All of the lines below need to be copied exactly, apart from the pictures.

[[ Exercise data, beginning ]]

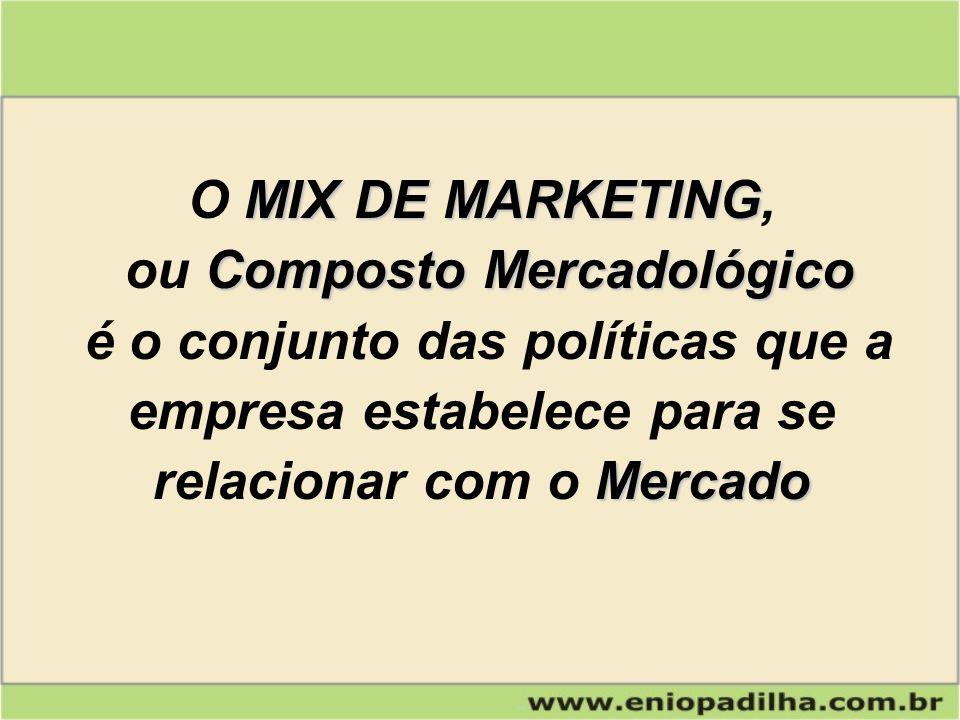 O MIX DE MARKETING, ou Composto Mercadológico é o conjunto das políticas que a empresa estabelece para se relacionar com o Mercado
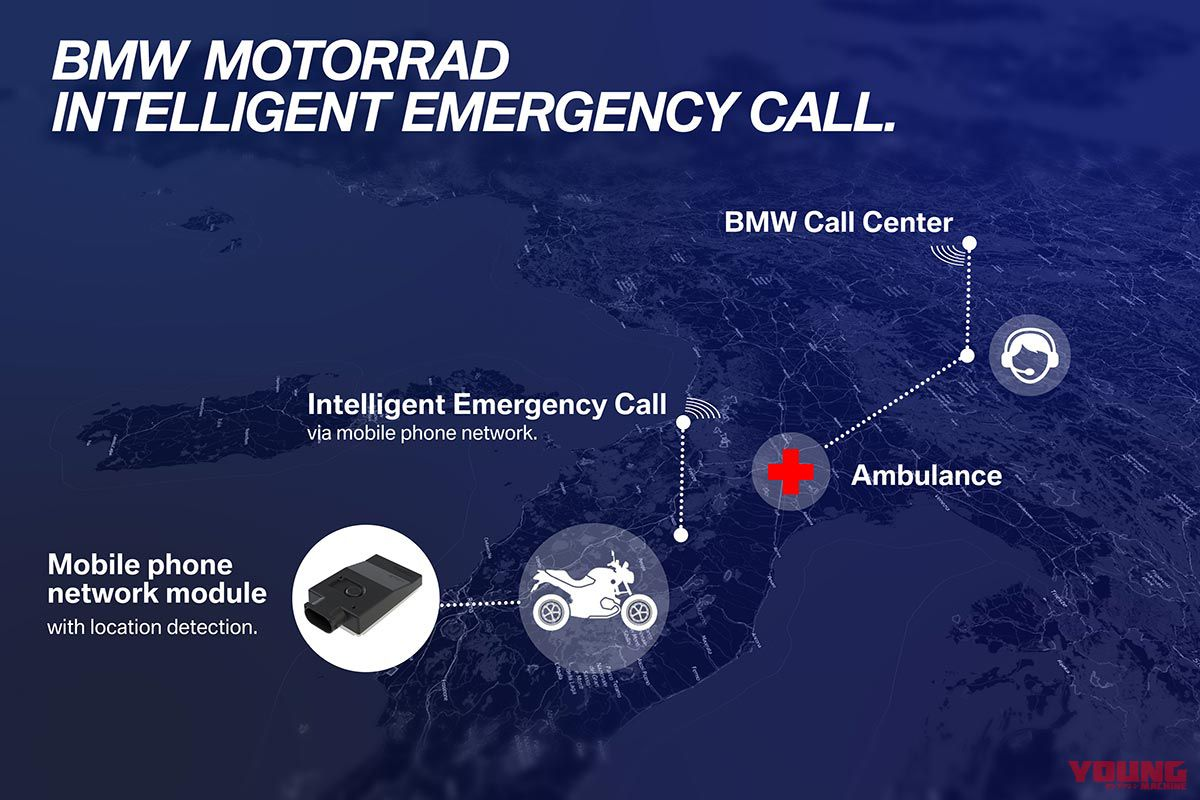 INTELLIGENT EMERGENCY CALL [BMW]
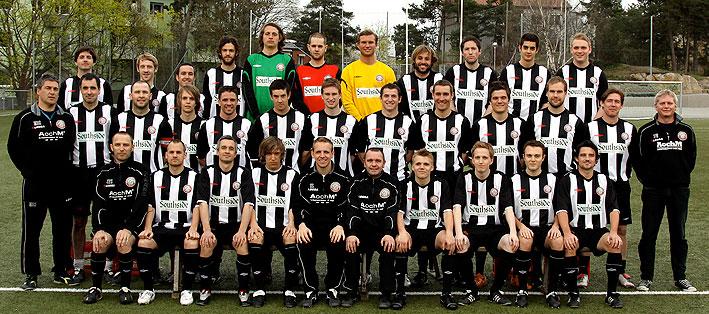 Reserves 2009
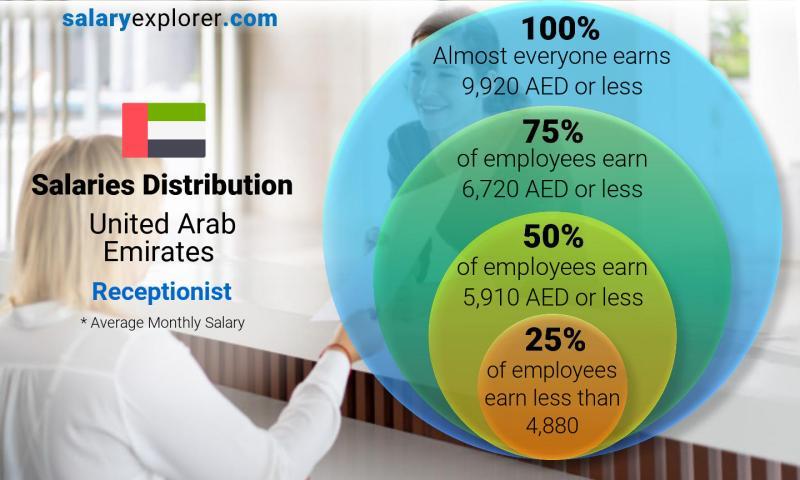 Receptionist Average Salary in United Arab Emirates 2019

[[ Exercise data, end ]]

Written answer
 O MIX DE MARKETING, ou Composto Mercadológico é o conjunto das políticas que a empresa estabelece para se relacionar com o Mercado
 INTELLIGENT EMERGENCY CALL [BMW]
 Reserves 2009
 Receptionist Average Salary in United Arab Emirates 2019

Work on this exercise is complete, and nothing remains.